A header always has to implement Equals and GetHashCode. These methods should compare two headers to see if they represent the same object. This allows Assisticant to preserve the selection and scroll position of a list even as the items in the list are changing. It also assists with binding the SelectedItem property. The SelectedItem should be equal to one element in the ItemsSource.

ViewModelLocatorBase

The ViewModelLocator class has a property for each view model. Since it creates the view models, it also needs references to the model so it can call the constructors. These references are likely to include a selection model – an object responsible for keeping track of which item the user has selected. This comes in handy when the user can select something from the main view model, and then navigate to the child view. The selected item is passed into the constructor of the child view model.

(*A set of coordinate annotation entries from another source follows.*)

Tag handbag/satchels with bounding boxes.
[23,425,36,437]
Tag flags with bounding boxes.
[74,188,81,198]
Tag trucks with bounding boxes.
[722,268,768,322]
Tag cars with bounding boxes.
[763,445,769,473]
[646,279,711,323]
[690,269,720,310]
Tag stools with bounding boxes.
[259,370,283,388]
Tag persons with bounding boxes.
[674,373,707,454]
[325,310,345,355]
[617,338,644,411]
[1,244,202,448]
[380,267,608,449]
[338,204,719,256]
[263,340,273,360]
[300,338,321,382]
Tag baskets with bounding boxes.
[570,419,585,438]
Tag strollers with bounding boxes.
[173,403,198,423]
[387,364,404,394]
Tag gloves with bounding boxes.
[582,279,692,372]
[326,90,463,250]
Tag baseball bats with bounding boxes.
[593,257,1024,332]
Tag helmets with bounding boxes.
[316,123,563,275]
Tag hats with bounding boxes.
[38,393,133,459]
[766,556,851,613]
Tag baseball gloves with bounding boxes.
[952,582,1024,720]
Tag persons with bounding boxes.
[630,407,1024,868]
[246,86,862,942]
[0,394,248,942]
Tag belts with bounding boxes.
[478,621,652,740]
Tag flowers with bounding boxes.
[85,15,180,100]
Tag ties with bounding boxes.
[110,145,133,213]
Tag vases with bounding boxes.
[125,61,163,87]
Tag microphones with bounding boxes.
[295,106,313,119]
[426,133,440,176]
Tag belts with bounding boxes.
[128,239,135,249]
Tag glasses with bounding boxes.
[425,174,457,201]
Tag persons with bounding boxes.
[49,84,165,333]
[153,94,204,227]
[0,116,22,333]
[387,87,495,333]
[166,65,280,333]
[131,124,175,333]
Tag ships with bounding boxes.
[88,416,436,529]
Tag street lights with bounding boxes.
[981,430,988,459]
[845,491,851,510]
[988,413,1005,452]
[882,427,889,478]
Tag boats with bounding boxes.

public class ViewModelLocator : ViewModelLocatorBase
{
    private Document _document;
    private Selection _selection;

    public ViewModelLocator()
    {
        if (DesignMode)
            _document = LoadDesignModeDocument();
        else
            _document = LoadDocument();
        _selection = new Selection();
    }

    public object Main => ViewModel(() =>
        new MainViewModel(_document, _selection));

    public object Child => ViewModel(() =>
        _selection.SelectedItem == null
            ? null
            : new ChildViewModel(_selection.SelectedItem));

    private Document LoadDocument()
    {
        // TODO: Load your document here.
        Document document = new Document();
        return document;
    }

    private Document LoadDesignModeDocument()
    {
        // TODO: Load your design mode data here.
        Document document = new Document();
        return document;
    }
}

The ViewModelLocatorBase class in Assisticant provides the ViewModel method. This method takes a lambda expression that creates the view model. Assisticant will cache the view model, and make sure that the constructor is called again if the parameters change. For example, when the user selects a different item, Assisticant will construct a new child view model.

App.xaml

The application adds an instance of the view model locator to the resource dictionary. It references the namespace, and gives the object a key. This lets views find the locator.

<Application
    x:Class="MyCoolApp.App"
    xmlns:vm="clr-namespace:MyCoolApp.ViewModels">

    <!--Application Resources-->
    <Application.Resources>
        <vm:ViewModelLocator x:Key="Locator"/>
    </Application.Resources>
</Application>

There will be other things in the resource dictionary, including perhaps merged dictionaries. Just put the view model locator right inside the Application.Resources element.

Binding a View to a View Model

Each view sets its data context by binding to a property of the view model locator. It sets the binding source to the view model locator as a static resource.

<UserControl
    x:Class="MyCoolApp.MainView"
    DataContext="{Binding Main, Source={StaticResource Locator}}">

</UserControl>

With this pattern, the view model locator is a singleton. Each view accesses a property of that single object to get its view model. The base class provided by Assisticant makes sure that a new view model is created if any of its constructor parameters change. This lets you set state in one view, and then depend upon that state as you navigate to another view. It’s a natural and straight-forward way of structuring your XAML applications.